First, the plaintiff premised its claim on alleged violations of our old friend, the Food Drug and Cosmetic Act (FDCA).  But the FDCA does not provide a private right of action.  Second, it was implausible to suggest that a “reasonable consumer would conclude that representations regarding chocolate on the Product’s label would imply that the Product’s coating did not contain any coconut or vegetable oil.”  The ingredient list was accurate and there was no reason to think that the “surrounding context” of the package somehow made that ingredient list disappear.  The plaintiff attempted to prop up her assertion regarding consumer expectations by alluding to what the court called a “mysterious” consumer survey.  It wasn’t clear who conducted the survey or what consumers were told.  In any event, the survey did not even remotely demonstrate that consumers would be surprised or disappointed by the presence of vegetable oil.  

More fundamentally, the court concluded that nobody buys chocolate ice cream “for health or nutritional benefits or satiety value.”  The label made no claims about those features.  Oddly, the complaint did not say that the plaintiff was disappointed by the taste of the product.  Remember, she said she’d happily buy more once the label was fixed (and, presumably, once she had won her suit and her lawyer had been paid).  Because there was no evidence that anyone was misled by the ice cream package, the plaintiff’s claims melted away.
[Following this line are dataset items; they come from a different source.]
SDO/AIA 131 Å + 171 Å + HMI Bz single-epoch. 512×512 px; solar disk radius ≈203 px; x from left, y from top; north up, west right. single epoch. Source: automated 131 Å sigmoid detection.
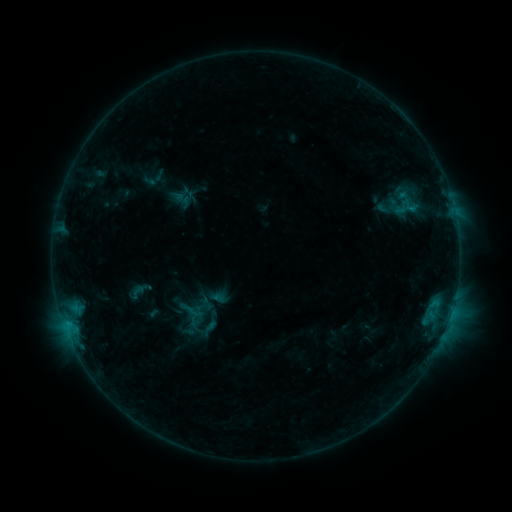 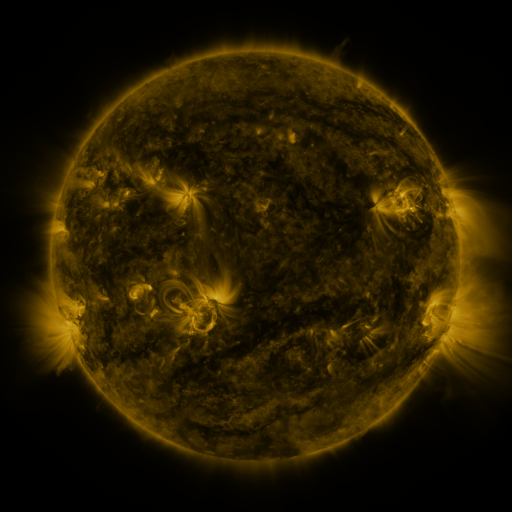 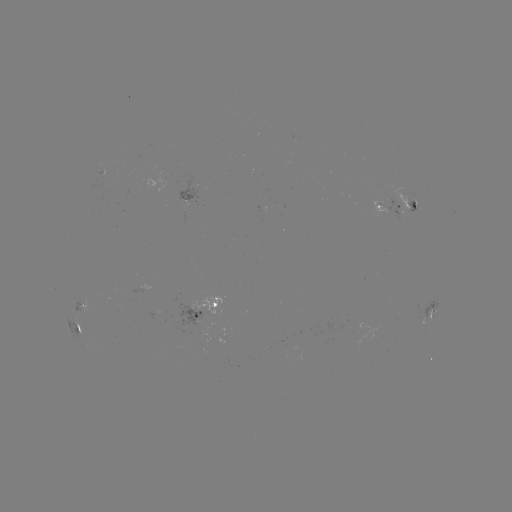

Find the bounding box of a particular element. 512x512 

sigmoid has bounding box [197, 317, 222, 338].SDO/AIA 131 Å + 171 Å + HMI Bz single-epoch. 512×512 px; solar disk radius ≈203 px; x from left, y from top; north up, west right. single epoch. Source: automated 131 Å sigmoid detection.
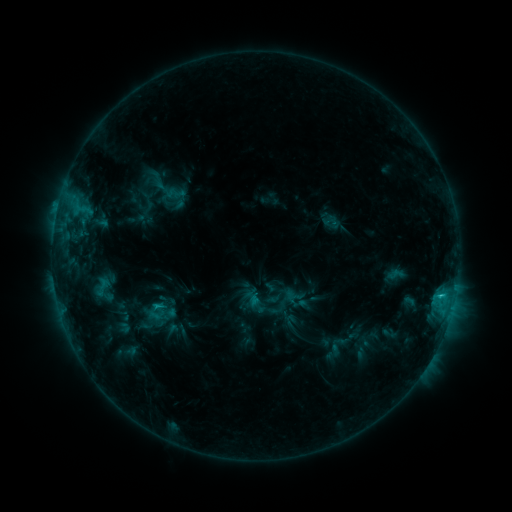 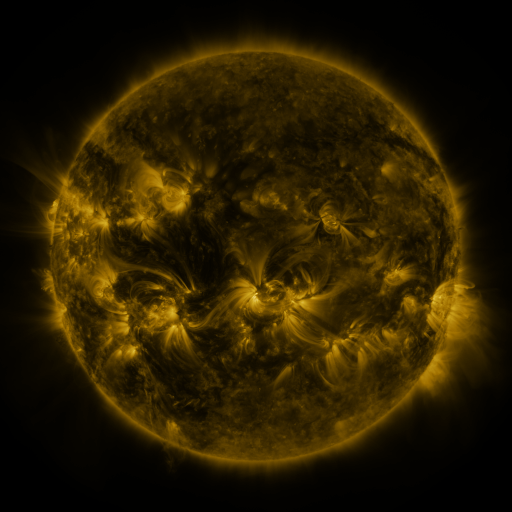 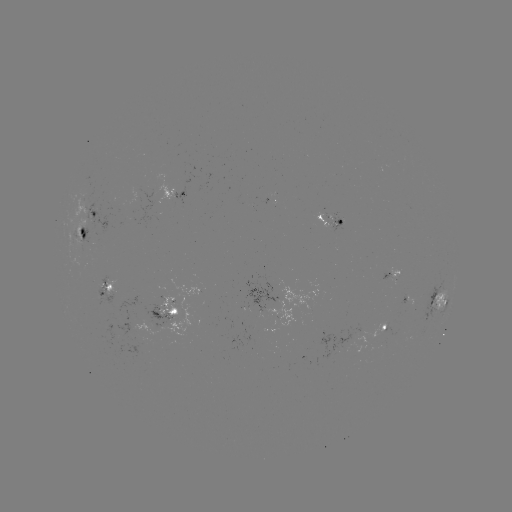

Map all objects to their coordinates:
sigmoid: <bbox>283, 314, 298, 328</bbox>
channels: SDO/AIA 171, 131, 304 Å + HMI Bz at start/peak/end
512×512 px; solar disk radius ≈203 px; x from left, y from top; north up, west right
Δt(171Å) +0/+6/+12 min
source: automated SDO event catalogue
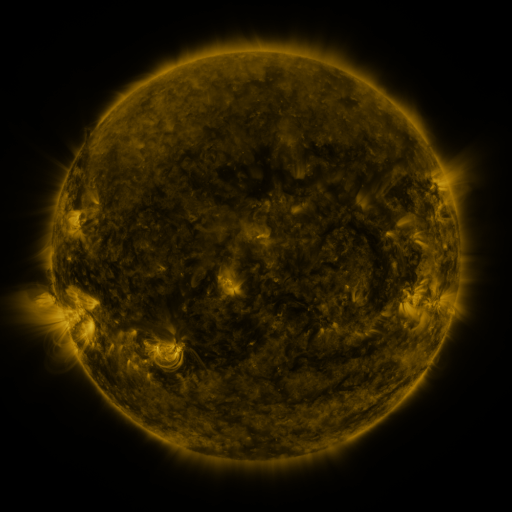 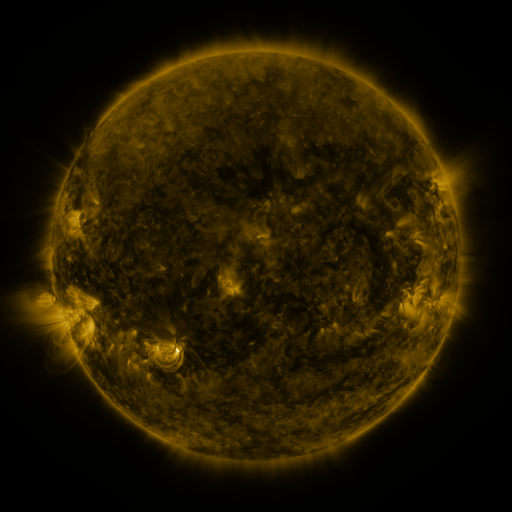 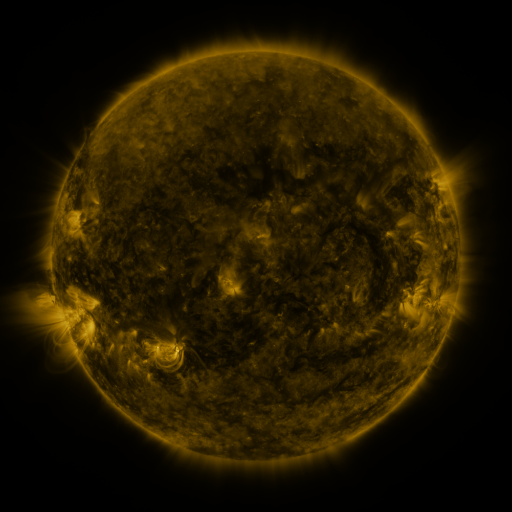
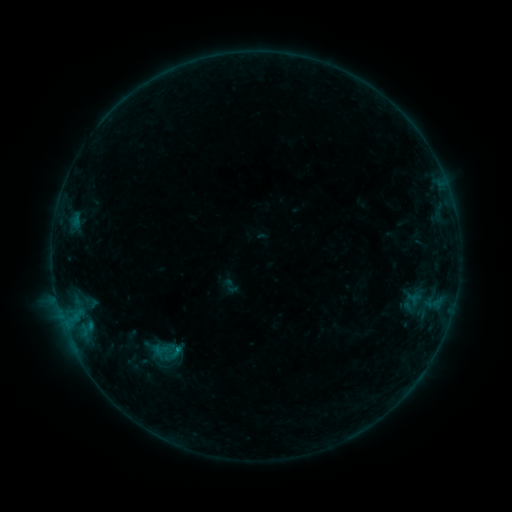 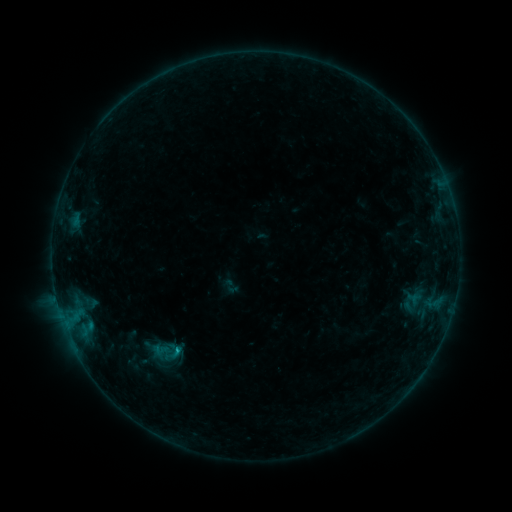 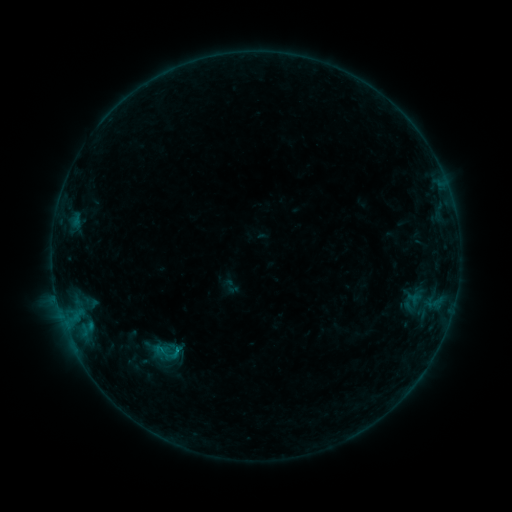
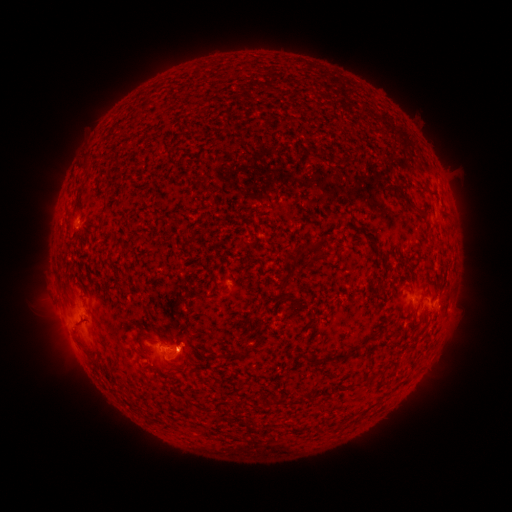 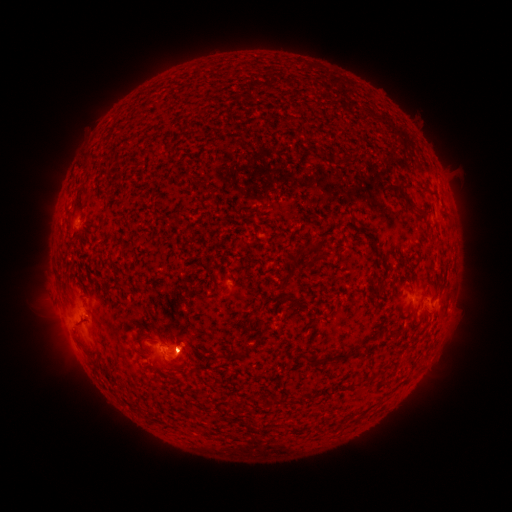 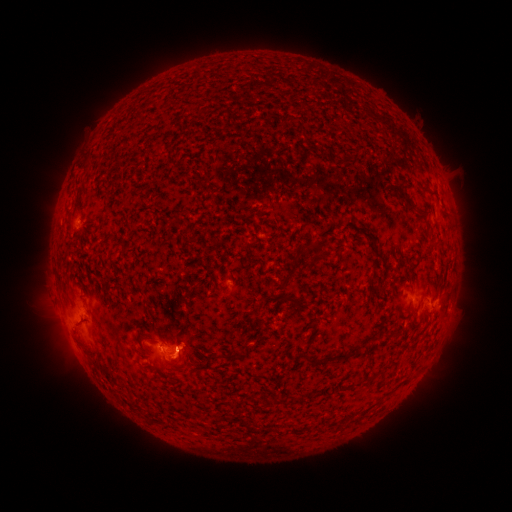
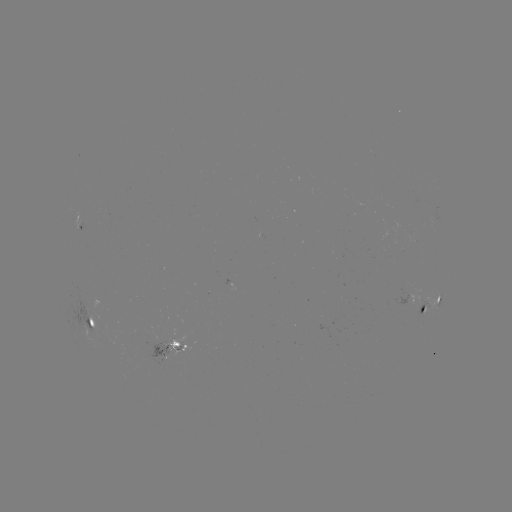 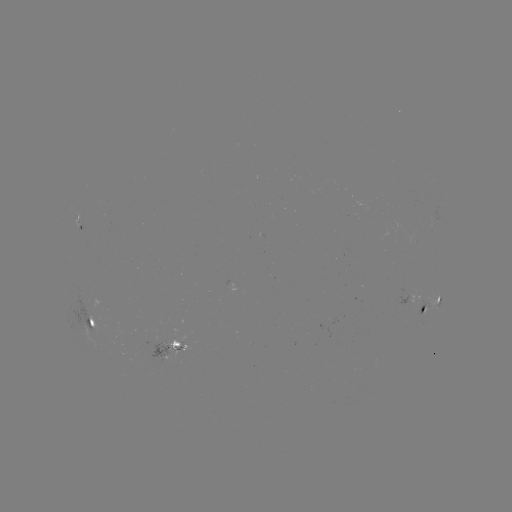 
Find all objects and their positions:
B5.5 flare: (178, 350)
To be sure, there were other problems with the plaintiff’s claims. The plaintiff did not plead facts showing that she had provided notice to the defendant, which New York requires for claims of breach of express warranty.  The claim for breach of the implied warranty of merchantability was a goner because the complaint “does not come close to alleging that the Product is ‘unfit to be consumed.’”  How could it?  Like the plaintiff, we intend to buy more of these fantastic ice cream bars.  Unlike the plaintiff, we do not require a rewrite of the package to nanny us with unnecessary and unread verbiage. The common law fraud claim flunks the particularity requirement of Fed. R. Civ. P. 9(b), the unjust enrichment claim is duplicative of and dependent on the others, and the plaintiff’s wish-washy statement of intention maybe to buy the product in the future was insufficient to confer standing on her to pursue this pointless lawsuit. 

All that being said, the court granted the plaintiff leave to amend her complaint to try again.  When it comes to ice cream, seconds or even thirds are frequently in order.  But here’s the bottom line or, if you will, the scoop: the Yu case represents much of what is wrong with civil litigation in this country. It is a clever lawsuit cobbled together by a lawyer to address a non-problem.  Meanwhile, we’re headed out to purchase another three-pack of the chocolate, almond, toffee ice cream bars.  It turns out that vegetable oil tastes great. And if we get an ice cream headache, that will be our own fault.